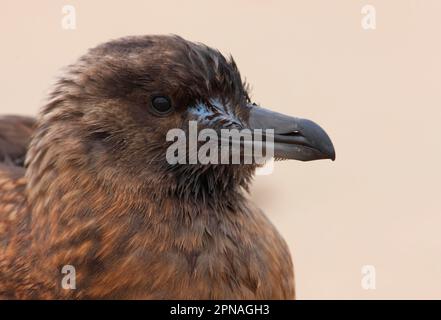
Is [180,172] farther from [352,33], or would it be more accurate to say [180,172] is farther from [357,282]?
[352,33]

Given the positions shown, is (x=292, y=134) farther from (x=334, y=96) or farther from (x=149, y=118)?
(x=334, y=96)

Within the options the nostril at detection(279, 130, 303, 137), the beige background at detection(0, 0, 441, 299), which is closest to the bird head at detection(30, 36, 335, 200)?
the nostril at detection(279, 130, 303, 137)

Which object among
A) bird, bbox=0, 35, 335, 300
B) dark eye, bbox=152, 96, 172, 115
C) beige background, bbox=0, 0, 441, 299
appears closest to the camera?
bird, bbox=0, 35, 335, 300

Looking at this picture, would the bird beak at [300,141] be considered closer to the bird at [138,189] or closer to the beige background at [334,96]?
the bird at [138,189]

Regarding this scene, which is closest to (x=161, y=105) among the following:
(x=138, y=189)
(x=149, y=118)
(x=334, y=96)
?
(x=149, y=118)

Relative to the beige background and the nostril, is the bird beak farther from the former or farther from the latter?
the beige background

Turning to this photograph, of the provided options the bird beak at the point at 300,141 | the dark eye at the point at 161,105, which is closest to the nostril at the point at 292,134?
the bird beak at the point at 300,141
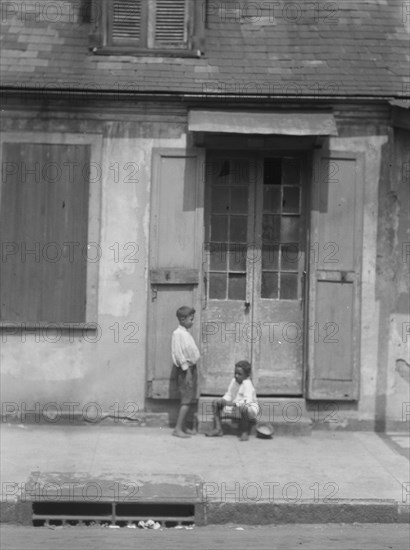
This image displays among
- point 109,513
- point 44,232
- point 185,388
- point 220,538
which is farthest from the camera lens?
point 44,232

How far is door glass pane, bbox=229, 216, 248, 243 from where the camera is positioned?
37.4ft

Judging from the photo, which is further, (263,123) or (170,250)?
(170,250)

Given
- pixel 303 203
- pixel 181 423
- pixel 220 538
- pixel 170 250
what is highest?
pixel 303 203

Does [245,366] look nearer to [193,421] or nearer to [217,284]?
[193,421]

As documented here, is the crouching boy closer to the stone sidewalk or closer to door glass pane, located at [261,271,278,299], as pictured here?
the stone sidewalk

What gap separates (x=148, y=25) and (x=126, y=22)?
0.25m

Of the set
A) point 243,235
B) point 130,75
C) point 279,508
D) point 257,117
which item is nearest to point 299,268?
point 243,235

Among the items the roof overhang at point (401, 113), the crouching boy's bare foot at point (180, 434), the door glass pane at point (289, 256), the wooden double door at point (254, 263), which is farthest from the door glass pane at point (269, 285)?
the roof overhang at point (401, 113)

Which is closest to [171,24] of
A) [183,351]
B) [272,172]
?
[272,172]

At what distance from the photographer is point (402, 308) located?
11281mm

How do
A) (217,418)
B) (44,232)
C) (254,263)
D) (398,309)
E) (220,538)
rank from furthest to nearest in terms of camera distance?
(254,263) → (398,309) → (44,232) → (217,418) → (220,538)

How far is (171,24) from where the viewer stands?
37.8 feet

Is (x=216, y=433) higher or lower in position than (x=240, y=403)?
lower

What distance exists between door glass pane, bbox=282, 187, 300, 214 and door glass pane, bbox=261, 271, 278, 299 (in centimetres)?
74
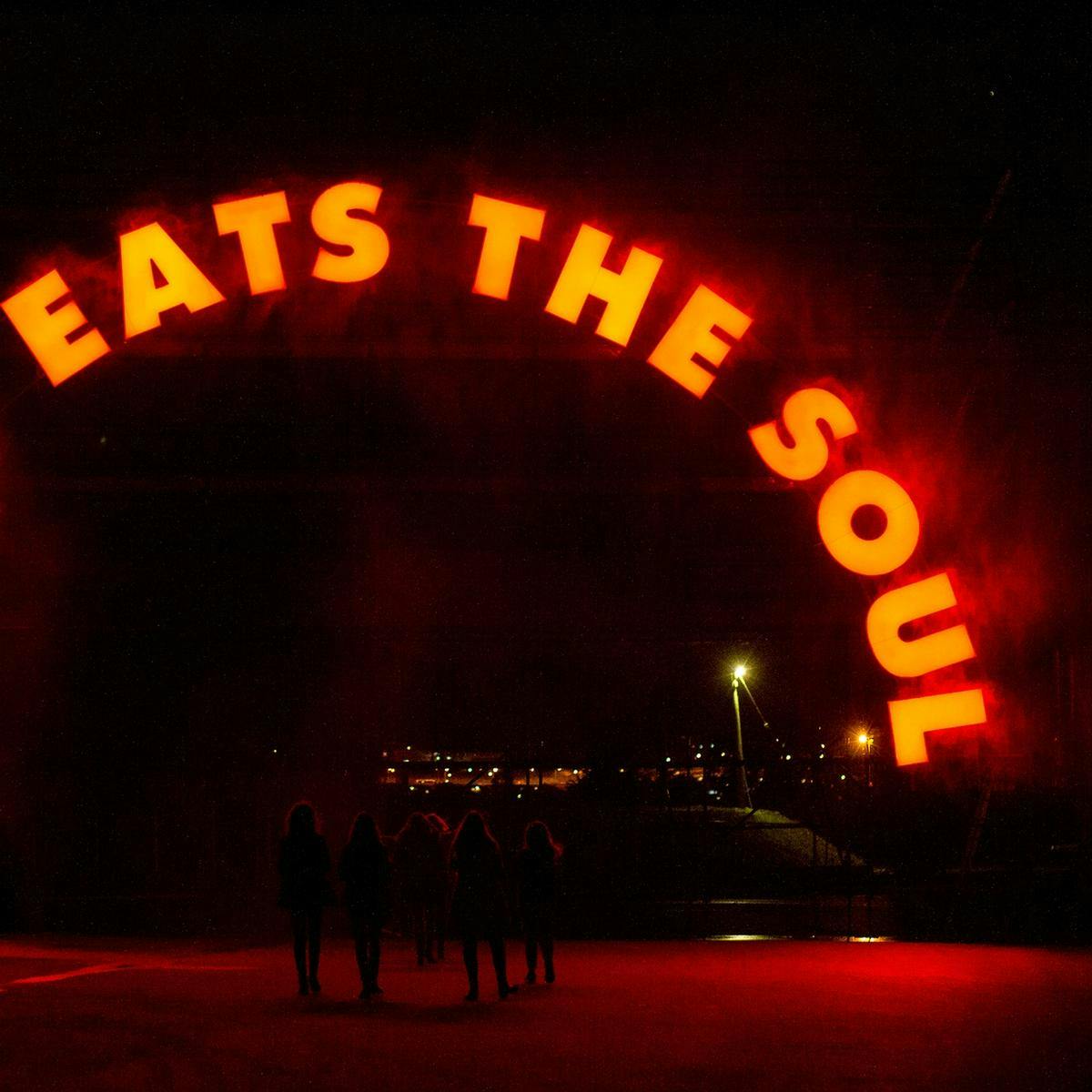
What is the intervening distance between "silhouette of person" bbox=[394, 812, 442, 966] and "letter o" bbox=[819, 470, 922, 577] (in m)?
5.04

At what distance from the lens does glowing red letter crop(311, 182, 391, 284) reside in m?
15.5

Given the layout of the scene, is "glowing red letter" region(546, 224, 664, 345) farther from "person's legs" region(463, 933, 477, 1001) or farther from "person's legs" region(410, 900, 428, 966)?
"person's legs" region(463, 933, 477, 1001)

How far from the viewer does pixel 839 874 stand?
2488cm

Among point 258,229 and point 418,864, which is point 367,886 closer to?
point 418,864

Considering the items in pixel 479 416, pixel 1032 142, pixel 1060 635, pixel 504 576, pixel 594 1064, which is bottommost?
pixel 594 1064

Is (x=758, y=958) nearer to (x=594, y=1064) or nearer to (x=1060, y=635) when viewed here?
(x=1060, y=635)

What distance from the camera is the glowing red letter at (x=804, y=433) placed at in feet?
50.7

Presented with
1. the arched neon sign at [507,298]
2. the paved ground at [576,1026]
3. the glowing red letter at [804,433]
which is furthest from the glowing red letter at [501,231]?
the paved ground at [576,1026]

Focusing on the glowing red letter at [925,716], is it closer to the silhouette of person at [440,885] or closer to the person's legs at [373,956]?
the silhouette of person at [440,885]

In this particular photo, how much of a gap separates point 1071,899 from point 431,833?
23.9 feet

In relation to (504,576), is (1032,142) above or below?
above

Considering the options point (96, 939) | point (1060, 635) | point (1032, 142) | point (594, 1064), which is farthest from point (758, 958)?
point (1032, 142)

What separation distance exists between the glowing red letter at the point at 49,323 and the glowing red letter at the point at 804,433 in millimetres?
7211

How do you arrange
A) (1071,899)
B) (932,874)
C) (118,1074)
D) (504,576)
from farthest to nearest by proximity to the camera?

◆ What you are asked to do
Reproduce the records, all of them, word for word; omit the pictures.

◆ Written solution
Is [180,172] farther from [352,33], or would it be more accurate to say [180,172] is farther from [357,282]?
[352,33]

Given the positions shown, is (x=292, y=134) farther from (x=334, y=96) or farther from (x=149, y=118)?
(x=334, y=96)

Within the options the nostril at detection(279, 130, 303, 137), the beige background at detection(0, 0, 441, 299), which is closest to the bird head at detection(30, 36, 335, 200)?
the nostril at detection(279, 130, 303, 137)

Which object among
A) bird, bbox=0, 35, 335, 300
B) dark eye, bbox=152, 96, 172, 115
C) beige background, bbox=0, 0, 441, 299
appears closest to the camera?
bird, bbox=0, 35, 335, 300

Looking at this picture, would the bird beak at [300,141] be considered closer to the bird at [138,189] or closer to the beige background at [334,96]?
the bird at [138,189]

Regarding this scene, which is closest to (x=161, y=105) among the following:
(x=138, y=189)
(x=149, y=118)
(x=334, y=96)
?
(x=149, y=118)

Relative to the beige background and the nostril, is the bird beak farther from the former or farther from the latter?
the beige background

Turning to this photograph, of the provided options the bird beak at the point at 300,141 | the dark eye at the point at 161,105, which is closest to the nostril at the point at 292,134?
the bird beak at the point at 300,141
This image displays among
- point 109,513
- point 44,232
- point 185,388
- point 220,538
which is farthest from the camera lens?
point 44,232

How far is door glass pane, bbox=229, 216, 248, 243 from where the camera is positioned?
37.4ft

Judging from the photo, which is further, (263,123) or (170,250)?
(170,250)

Given
- pixel 303 203
- pixel 181 423
- pixel 220 538
- pixel 170 250
what is highest?
pixel 303 203

Does [245,366] look nearer to [193,421] or nearer to [217,284]?
[193,421]

As documented here, is the crouching boy closer to the stone sidewalk or closer to door glass pane, located at [261,271,278,299], as pictured here?
the stone sidewalk

What gap separates (x=148, y=25) and (x=126, y=22)?
0.25m

Of the set
A) point 243,235
B) point 130,75
C) point 279,508
D) point 257,117
which item is nearest to point 299,268?
point 243,235

Among the items the roof overhang at point (401, 113), the crouching boy's bare foot at point (180, 434), the door glass pane at point (289, 256), the wooden double door at point (254, 263), which is farthest from the door glass pane at point (269, 285)?
the roof overhang at point (401, 113)

Which is closest to [171,24] of
A) [183,351]
B) [272,172]
?
[272,172]

At what distance from the photographer is point (402, 308) located?
11281mm

How do
A) (217,418)
B) (44,232)
C) (254,263)
D) (398,309)
E) (220,538)
rank from furthest to nearest in terms of camera distance?
(254,263) → (398,309) → (44,232) → (217,418) → (220,538)

How far is (171,24) from where the viewer stands?
37.8 feet

Is (x=216, y=433) higher or lower in position than (x=240, y=403)?
lower

What distance exists between door glass pane, bbox=282, 187, 300, 214 and door glass pane, bbox=261, 271, 278, 299 (in centimetres)?
74
What is the intervening distance between "silhouette of person" bbox=[394, 812, 442, 966] and "letter o" bbox=[819, 470, 922, 577] (in m)?
5.04

At what distance from the lens does glowing red letter crop(311, 182, 391, 284) reside in m?
15.5

Given the layout of the scene, is "glowing red letter" region(546, 224, 664, 345) farther from "person's legs" region(463, 933, 477, 1001) or farther from "person's legs" region(410, 900, 428, 966)?
"person's legs" region(463, 933, 477, 1001)

How far from the viewer does pixel 839 874 stand?
2488cm

Among point 258,229 and point 418,864, which is point 367,886 closer to?
point 418,864

Considering the items in pixel 479 416, pixel 1032 142, pixel 1060 635, pixel 504 576, pixel 594 1064, which is bottommost?
pixel 594 1064

Is (x=758, y=958) nearer to (x=594, y=1064) or nearer to (x=1060, y=635) when viewed here?
(x=1060, y=635)

What distance from the camera is the glowing red letter at (x=804, y=433) placed at in feet?
50.7

Presented with
1. the arched neon sign at [507,298]
2. the paved ground at [576,1026]
3. the glowing red letter at [804,433]
which is furthest from the glowing red letter at [501,231]?
the paved ground at [576,1026]

Focusing on the glowing red letter at [925,716], is it closer to the silhouette of person at [440,885] or closer to the person's legs at [373,956]?
the silhouette of person at [440,885]

In this particular photo, how much of a gap separates point 1071,899 from point 431,833?
23.9 feet

In relation to (504,576), is (1032,142) above or below?
above

Considering the options point (96, 939) | point (1060, 635) | point (1032, 142) | point (594, 1064), which is farthest from point (758, 958)?
point (1032, 142)

What separation distance exists between the glowing red letter at the point at 49,323 and the glowing red letter at the point at 804,433 in millimetres?
7211

How do you arrange
A) (1071,899)
B) (932,874)
C) (118,1074)
D) (504,576)
from farthest to nearest by proximity to the camera?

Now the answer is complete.